Reforçando, tudo o que foi discutido até aqui foi para mostrar o problema de tratar essa questão com imediatismo, impulsividade. Os debates estão sendo feitos quase sempre em cima dos efeitos da violência, não de suas causas, desviando o foco das reais origens do problema.
Que tal nos mobilizarmos para cobrar uma
profunda reforma na Fundação Casa, de forma que ela cumpra minimamente
seus objetivos? Ou para cobrar outra profunda reforma no sistema
carcerário brasileiro, que possui 40% de presos provisórios? Será que todos deviam estar lá mesmo?
E melhor ainda: que tal nos mobilizarmos
para que o Governo invista pesado na prevenção da criminalidade, como
escolas de tempo integral, atividades de lazer e cultura?
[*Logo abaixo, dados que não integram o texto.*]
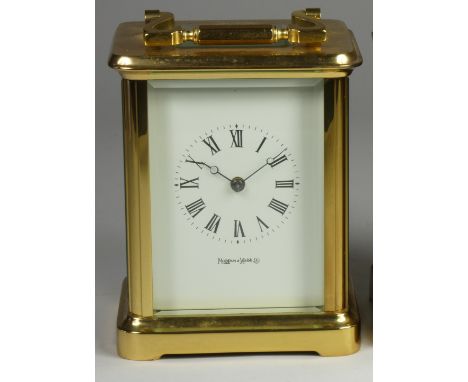 A brass carriage clock, the white enamel dial signed Mappin and Webb Ltd, Roman numerals, the 11 jewel movement signed Made i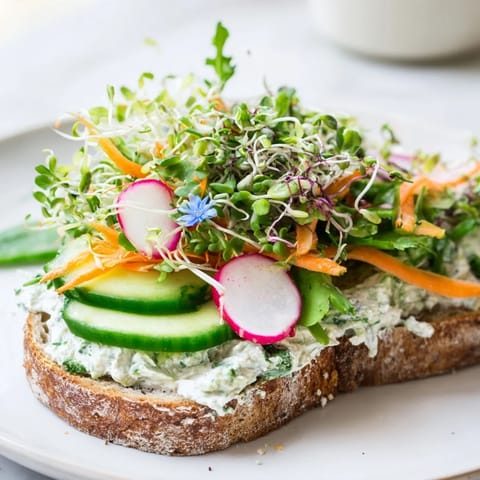 A hearty Green Goddess sandwich, with layers of colorful vegetables, ready to eat.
Estudos
mostram que quanto mais as crianças são inseridas nessas políticas
públicas, menores as chances de serem recrutadas pelo mundo das drogas e
pelo crime organizado.
“Quando o Estado exclui, o crime inclui”, afirma Castro Alves.
“Se o jovem procura trabalho no comércio e não consegue, vaga na escola
ou num curso profissionalizante e não consegue, na boca de fumo ele vai
ser incluído.”
Na teoria o ECA é uma ótima ferramenta
para prevenir a criminalidade. Mas há um abismo entre a teoria e a
prática do ECA: a falta de políticas públicas para a juventude, a falta
de estrutura e os abusos na Fundação Casa acabam produzindo o efeito
contrário do desejado. Mesmo assim, a reincidência no sistema de
internação dos adolescentes é de aproximadamente 30%. No sistema
prisional comum é de 60%, segundo o Ministério da Justiça.
No fim das contas, suspeito que boa
parte da sociedade não quer recuperar os jovens infratores. Muitos
gostariam mesmo é de fazer justiça com as próprias mãos ou que o Estado
aplicasse a pena de morte, como sugeriu o filósofo Janine Ribeiro no
calor da emoção. Mas já que isso não é possível, então “que apodreça na
cadeia junto com os adultos”.
Por causa de fatos isolados, como a
tragédia do menino João Hélio e do estudante Victor Hugo, cobram do
governo a redução da maioridade penal, uma atitude impulsiva e
irresponsável que iria piorar ainda mais a questão da violência no
Brasil. A questão é tentar reduzir a violência ou atender a um desejo coletivo de vingança?